- Born: November 2, 1923 Starkville, Mississippi
- Died: July 12, 1972 (aged 48) Menlo Park, California
- Education: Layton School of Art
- Style: Magic Realism

= John Arthur Yeates =

American artist (1923–1972)

John Arthur Yeates (November 2, 1923 – July 12, 1972) was an American painter, active in Wisconsin and California. A student of Milwaukee artist Karl Priebe, Yeates adopted the Magic Realist style of his teacher, which he often applied to depictions of African American figures.

==Life and career==
John Arthur Yeates was born in Starkville, Mississippi, on November 2, 1923, one of twelve children. His family relocated to Milwaukee, Wisconsin, as part of the Second Great Migration of working-class African American families from the rural US South to the industrial North. Shortly after settling in Milwaukee, Yeates enrolled at the Layton School of Art, notably studying under painter Karl J. Priebe.
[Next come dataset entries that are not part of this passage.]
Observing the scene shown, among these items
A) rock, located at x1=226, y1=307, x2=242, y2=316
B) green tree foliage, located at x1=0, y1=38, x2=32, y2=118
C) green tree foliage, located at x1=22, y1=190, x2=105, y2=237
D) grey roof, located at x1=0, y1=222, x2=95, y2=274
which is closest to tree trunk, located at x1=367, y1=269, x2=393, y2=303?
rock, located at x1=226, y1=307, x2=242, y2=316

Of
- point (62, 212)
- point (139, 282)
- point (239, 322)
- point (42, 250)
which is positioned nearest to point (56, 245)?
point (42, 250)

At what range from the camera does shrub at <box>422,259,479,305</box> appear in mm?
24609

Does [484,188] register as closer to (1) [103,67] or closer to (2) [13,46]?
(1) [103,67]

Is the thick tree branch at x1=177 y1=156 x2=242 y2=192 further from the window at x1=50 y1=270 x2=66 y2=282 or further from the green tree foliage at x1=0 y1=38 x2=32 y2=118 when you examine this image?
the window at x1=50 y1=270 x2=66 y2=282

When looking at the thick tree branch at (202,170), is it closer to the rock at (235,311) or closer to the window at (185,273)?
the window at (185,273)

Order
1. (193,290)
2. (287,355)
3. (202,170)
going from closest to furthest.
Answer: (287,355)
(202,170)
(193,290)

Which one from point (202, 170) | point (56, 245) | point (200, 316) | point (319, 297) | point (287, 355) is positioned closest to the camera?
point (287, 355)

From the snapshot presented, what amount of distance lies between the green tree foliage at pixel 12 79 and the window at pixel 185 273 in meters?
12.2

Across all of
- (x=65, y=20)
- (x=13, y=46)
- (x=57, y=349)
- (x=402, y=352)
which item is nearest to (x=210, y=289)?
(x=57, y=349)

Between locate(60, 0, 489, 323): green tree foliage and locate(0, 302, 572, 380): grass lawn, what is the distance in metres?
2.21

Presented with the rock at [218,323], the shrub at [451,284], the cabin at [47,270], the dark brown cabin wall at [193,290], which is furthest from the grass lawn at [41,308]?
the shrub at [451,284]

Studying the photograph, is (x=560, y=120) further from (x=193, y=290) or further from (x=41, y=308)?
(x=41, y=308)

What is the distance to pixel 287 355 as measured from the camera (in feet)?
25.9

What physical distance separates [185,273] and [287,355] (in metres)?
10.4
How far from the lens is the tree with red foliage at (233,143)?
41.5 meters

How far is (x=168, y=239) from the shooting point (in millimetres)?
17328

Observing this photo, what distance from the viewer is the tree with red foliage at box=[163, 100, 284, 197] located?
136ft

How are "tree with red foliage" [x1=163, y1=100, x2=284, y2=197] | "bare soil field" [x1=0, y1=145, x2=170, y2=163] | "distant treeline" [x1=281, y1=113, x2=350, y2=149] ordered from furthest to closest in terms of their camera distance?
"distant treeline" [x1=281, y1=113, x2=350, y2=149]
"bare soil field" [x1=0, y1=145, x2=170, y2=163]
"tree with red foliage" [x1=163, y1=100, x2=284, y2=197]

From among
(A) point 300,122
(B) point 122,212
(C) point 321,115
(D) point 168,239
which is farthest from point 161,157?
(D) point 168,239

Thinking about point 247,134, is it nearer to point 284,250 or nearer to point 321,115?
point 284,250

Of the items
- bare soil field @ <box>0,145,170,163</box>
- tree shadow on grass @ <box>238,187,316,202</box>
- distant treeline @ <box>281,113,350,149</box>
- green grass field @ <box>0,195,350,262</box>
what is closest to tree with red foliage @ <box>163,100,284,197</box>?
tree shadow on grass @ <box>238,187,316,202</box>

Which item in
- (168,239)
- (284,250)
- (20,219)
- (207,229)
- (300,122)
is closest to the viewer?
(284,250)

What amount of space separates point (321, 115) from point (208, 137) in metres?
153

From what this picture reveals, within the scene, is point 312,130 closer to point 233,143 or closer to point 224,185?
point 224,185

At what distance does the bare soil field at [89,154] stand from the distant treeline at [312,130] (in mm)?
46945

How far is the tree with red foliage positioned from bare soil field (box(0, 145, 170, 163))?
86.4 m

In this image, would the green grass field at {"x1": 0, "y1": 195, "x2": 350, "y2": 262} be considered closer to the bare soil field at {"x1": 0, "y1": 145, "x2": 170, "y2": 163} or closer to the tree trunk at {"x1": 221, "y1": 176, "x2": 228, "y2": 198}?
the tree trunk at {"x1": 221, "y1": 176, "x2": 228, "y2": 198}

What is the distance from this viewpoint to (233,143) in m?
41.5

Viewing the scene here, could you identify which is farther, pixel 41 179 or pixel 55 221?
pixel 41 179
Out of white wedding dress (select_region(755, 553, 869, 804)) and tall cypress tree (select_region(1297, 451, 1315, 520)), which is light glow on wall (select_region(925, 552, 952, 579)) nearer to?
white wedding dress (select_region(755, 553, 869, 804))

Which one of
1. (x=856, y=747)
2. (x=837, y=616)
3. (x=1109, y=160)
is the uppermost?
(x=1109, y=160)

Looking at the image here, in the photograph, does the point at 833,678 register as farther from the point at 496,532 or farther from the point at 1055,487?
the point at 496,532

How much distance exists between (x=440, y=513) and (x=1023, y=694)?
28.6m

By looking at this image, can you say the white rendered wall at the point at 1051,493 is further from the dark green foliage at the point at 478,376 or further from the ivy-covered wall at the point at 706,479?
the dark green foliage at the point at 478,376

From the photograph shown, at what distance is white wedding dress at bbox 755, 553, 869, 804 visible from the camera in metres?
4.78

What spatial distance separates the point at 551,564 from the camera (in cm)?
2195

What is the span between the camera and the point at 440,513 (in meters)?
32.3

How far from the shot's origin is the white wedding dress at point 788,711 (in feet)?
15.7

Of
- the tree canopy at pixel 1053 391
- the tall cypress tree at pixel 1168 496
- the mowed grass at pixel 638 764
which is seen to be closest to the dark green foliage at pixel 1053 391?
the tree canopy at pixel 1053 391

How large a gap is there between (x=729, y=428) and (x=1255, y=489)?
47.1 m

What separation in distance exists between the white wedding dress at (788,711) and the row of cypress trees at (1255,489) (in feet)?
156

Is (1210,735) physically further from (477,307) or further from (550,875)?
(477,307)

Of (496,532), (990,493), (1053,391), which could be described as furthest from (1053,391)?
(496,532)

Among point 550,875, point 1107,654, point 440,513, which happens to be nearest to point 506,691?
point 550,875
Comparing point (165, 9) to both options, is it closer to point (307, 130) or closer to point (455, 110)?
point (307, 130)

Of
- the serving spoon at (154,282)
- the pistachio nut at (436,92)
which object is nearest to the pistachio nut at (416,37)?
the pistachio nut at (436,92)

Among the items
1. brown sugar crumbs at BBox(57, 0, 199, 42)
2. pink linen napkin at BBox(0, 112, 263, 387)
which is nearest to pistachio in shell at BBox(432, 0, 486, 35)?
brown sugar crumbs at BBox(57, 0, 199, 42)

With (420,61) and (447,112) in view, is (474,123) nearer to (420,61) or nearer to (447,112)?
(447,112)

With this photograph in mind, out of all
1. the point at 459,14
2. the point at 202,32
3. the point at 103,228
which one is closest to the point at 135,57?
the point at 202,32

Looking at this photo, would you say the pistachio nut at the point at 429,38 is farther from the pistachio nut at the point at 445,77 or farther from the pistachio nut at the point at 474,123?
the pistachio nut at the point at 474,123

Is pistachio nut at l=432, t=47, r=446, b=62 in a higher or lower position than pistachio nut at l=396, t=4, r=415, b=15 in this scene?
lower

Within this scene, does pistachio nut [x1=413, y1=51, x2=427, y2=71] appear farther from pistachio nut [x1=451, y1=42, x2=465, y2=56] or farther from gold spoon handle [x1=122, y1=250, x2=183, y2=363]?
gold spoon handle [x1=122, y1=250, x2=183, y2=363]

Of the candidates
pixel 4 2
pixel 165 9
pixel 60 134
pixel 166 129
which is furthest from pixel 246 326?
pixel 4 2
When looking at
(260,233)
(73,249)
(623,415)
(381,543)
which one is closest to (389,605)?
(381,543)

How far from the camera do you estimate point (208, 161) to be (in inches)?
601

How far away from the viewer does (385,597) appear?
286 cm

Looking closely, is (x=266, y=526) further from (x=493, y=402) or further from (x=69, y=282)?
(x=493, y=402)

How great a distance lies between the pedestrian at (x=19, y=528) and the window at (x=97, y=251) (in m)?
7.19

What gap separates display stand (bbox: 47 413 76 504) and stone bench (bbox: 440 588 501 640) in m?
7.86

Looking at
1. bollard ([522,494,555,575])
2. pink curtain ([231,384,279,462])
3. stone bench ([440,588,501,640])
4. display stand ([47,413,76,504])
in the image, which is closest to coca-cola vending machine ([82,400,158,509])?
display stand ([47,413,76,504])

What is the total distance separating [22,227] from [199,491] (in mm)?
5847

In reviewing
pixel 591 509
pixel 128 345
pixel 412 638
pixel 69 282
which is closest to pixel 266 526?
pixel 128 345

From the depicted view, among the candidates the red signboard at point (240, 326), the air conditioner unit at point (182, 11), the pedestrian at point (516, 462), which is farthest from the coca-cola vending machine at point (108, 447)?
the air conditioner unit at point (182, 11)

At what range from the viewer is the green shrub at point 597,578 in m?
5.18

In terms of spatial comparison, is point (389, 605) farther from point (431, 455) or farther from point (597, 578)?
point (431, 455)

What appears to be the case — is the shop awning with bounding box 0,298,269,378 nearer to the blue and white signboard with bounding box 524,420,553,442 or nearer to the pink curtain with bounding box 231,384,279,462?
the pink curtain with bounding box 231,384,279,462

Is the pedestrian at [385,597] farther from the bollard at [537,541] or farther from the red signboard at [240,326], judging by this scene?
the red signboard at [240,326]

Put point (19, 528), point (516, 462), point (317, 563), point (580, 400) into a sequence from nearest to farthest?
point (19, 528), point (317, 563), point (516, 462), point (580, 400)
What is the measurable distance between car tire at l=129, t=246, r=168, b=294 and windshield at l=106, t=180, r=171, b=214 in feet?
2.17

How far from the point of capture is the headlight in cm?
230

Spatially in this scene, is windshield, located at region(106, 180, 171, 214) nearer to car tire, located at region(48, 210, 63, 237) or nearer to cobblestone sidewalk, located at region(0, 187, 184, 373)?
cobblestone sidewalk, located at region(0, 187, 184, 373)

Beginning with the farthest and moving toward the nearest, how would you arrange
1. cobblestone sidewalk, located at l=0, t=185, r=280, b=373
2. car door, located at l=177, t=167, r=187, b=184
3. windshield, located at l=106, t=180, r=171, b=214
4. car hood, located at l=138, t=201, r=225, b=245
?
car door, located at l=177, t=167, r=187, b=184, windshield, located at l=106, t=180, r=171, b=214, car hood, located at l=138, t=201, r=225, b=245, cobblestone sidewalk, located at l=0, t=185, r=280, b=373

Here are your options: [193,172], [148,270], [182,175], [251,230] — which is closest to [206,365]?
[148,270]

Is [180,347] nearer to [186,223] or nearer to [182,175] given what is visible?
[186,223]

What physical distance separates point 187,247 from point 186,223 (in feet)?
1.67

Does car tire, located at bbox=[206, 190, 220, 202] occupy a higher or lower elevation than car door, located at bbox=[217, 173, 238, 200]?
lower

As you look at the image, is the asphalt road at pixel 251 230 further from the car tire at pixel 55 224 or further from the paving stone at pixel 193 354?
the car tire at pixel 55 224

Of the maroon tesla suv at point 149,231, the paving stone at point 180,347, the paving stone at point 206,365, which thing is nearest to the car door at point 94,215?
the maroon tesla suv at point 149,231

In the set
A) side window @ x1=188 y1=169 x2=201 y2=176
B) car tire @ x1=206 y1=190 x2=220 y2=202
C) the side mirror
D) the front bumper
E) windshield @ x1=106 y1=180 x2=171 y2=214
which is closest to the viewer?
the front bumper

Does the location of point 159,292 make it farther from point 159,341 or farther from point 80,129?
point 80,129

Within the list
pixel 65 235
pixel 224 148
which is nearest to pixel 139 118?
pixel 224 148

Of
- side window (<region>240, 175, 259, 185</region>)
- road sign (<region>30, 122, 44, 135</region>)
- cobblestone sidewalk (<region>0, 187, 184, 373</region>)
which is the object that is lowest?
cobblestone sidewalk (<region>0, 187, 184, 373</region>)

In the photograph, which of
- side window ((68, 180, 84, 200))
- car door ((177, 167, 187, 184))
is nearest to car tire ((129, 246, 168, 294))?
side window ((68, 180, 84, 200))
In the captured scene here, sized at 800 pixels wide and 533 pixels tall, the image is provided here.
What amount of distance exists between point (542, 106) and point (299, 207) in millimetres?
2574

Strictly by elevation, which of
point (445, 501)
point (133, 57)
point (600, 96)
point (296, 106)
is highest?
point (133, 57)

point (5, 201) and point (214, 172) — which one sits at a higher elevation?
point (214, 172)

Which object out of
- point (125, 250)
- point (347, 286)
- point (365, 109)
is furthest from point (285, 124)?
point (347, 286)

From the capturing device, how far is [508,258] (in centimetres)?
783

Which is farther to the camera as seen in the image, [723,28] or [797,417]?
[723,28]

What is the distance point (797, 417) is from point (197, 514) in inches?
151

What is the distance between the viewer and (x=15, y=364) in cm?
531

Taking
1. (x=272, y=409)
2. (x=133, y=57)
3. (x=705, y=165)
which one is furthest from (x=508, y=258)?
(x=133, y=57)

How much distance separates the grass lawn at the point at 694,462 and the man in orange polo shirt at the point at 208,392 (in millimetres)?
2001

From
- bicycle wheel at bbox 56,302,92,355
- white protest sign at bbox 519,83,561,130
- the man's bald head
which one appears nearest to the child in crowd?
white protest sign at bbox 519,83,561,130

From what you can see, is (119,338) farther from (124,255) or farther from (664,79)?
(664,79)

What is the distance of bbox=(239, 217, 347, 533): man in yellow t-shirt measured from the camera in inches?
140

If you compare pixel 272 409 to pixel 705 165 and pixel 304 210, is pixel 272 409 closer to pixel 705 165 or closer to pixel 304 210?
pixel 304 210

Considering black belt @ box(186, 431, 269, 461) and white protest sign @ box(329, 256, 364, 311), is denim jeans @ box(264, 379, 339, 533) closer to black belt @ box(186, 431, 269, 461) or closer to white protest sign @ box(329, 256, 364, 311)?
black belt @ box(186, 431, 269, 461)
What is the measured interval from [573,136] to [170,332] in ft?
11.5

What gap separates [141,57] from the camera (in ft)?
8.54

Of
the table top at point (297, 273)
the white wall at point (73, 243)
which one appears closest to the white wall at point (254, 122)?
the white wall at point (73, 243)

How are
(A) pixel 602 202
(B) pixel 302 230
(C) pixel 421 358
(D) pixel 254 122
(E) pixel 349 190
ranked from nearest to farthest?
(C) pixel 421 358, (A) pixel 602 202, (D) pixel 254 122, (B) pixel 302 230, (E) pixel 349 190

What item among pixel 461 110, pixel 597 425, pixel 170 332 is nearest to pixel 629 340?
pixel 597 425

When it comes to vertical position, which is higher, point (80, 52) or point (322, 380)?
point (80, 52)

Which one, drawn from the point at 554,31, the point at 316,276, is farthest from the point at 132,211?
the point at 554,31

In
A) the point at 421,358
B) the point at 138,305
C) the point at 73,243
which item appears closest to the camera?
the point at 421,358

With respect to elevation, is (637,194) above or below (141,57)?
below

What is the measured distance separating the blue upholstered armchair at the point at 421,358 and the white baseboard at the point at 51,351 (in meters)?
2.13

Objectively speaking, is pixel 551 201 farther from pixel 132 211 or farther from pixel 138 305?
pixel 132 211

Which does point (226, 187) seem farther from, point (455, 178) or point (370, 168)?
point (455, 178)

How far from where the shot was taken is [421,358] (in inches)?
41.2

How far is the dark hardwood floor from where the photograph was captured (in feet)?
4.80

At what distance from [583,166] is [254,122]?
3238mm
Focusing on Black life in the city, he displayed some of his works at the Wisconsin Memorial Union, in Madison.

Upon graduating in 1951, Yeates relocated to Menlo Park, California, where he continued to pursue painting and exhibited his works regularly in the 1950s and 1960s. He also taught for a few years at the People’s Art Center of St. Louis and had a solo exhibition there in 1957.

Yeates died in Menlo Park on July 12, 1972. He was buried in the Odd Fellows Cemetery of Starkville, his birthplace.